Nachts lüftet es sich am effizientesten

29. Mai 2024
Das simple Lüften während der Nacht ist im Sommer eine kostensparende und energieeffiziente Methode zum Kühlen von Gebäuden. Für eine automatisch gesteuerte und kontrollierte Nachtauskühlung sprechen etliche Gründe.

In Büros, Schulen und öffentlichen Gebäuden wird es im Sommer oft unerträglich warm. Menschen, Geräte und die Beleuchtung geben ständig Wärme ab. Sonnenstrahlen heizen Fensterglasflächen und somit die Räume zusätzlich auf. Die Konzentrations- und Leistungsfähigkeit der Menschen in den Gebäuden lässt in Folge nach.

Damit sich die Personen trotz der hohen Außentemperaturen wohlfühlen und geistig fit bleiben, müssen die Gebäude gekühlt werden. Klimaanlagen erhöhen allerdings signifikant das Investitionsvolumen, die Wartungskosten und den Energieverbrauch eines Gebäudes.
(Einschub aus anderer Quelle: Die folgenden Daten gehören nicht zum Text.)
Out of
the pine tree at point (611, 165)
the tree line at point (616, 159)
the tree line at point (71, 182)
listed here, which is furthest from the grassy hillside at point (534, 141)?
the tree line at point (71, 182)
Büro- und Verwaltungsgebäude verbrauchen für das Kühlen der Räume im Frühjahr und Sommer  häufig sogar mehr Energie als für das Heizen im Herbst und Winter.
 
Im Vergleich zu einer Klimaanlage ist eine kontrollierte natürliche Lüftung weitaus energiesparender. Sie nutzt für den Luftaustausch die natürlichen Druckunterschiede, die zwischen mindestens zwei Öffnungen eines Gebäudes nach außen herrschen. Diese Unterschiede bestehen bereits bei schwachem Wind. Ventilatoren, die wiederum Energie benötigen würden, sind daher gar nicht notwendig.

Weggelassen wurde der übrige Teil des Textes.